Hay dos películas que, a pesar de los años, tienen la cualidad de mantenernos en vilo y al borde de un ataque nervios: «Arde Mississippi» y «Acusados». En la primera, dirigida por Alan Parker, dos policías del FBI, interpretados por Gene Hackman y Willem Dafoe, investigan el asesinato de tres activistas pro derechos civiles en un pueblo en donde el Ku Klux Klan campa a sus anchas. En Acusados, de Jonathan Kaplan, una fiscal comprometida hasta la médula e interpretada por Kelly McGillis, no se rinde ante un primer fallo judicial que absuelve a un violador y decide sentar en el banquillo a los amigotes que incitaron, jalearon y permitieron la asquerosa violación a una maravillosísima Jodie Foster. Las películas son objetivamente buenas, pero tienen un algo que las hace sublimes. Sus finales. Se hace justicia y los miserables, racistas, violadores y cómplices reciben su merecido. Siempre nos quedará la ficción.

En la vida hay un momento en el que todo está por construir. Cuando parece que todo es posible y creemos que tenemos habilidades y capacidades para ser bomberos, médicos, actores, carpinteros, astronautas o policías. Niñez, divino tesoro e infinitos sueños por cumplir. Esa etapa en la que lo único importante es despertarse en un lugar seguro, acompañados de las personas que nos quieren, nos cuidan, nos protegen y nos tratan con respeto, bondad y ternura. Salvo que te encuentres con un depredador que quiebre tu vida. Los casos de pederastia desvelados por inmensos periodistas y cometidos por curas de la Iglesia católica en Estados Unidos, Chile, Irlanda y un largo etcétera son el terror. Porque la violación y el abuso son, en sí mismos, actos deleznables y repugnantes. Porque quien le hace daño a una persona, máxime si ésta es vulnerable como lo es un niño, es un monstruo y porque si quien lo comete abusa de su autoridad espiritual y, además, es integrante de una institución que es el refugio emocional de millones de personas, entonces todo se convierte en un infierno abominable.

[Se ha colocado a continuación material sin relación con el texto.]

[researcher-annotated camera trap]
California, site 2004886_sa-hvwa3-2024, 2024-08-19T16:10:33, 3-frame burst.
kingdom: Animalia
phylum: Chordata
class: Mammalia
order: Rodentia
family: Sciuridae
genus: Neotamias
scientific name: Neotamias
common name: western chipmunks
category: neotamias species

Muchos seguimos de cerca los gestos del papa Francisco durante su visita a Irlanda. Su primer ministro, Leo Varadkar, se convirtió en el anfitrión que los ciudadanos merecemos. Un defensor de las víctimas. Recordó que las heridas siguen abiertas, el horror de los delitos y exigió justicia. El Papa pidió, nuevamente, perdón. Ha hecho más que sus antecesores, pero ojalá actuara con más contundencia. Él y todos los integrantes de la Iglesia. Si esto fuera una película tipo «Arde Mississippi» o «Acusados», haría tiempo que los malos (que desgraciadamente son más de los que imaginábamos) habrían dejado de esconderse y de ser trasladados impunemente de parroquia en parroquia, serían expulsados de la Iglesia y juzgados como cualquier hijo de vecino. Los delincuentes cumplirían una pena proporcional al delito cometido y se castigaría a los que, con su silencio, cobardía y connivencia, han sido cómplices del daño y de tantas vidas truncadas. Caiga quien caiga. Además, a las víctimas se les pediría sinceramente perdón y recibirían la ayuda psicológica y económica necesarias.

Los requisitos de la buena confesión son el examen de conciencia, el dolor de los pecados, el propósito de enmienda, decir los pecados al confesor y cumplir la penitencia. Pues eso. Ése sería el principio de un buen final para esta película espantosa.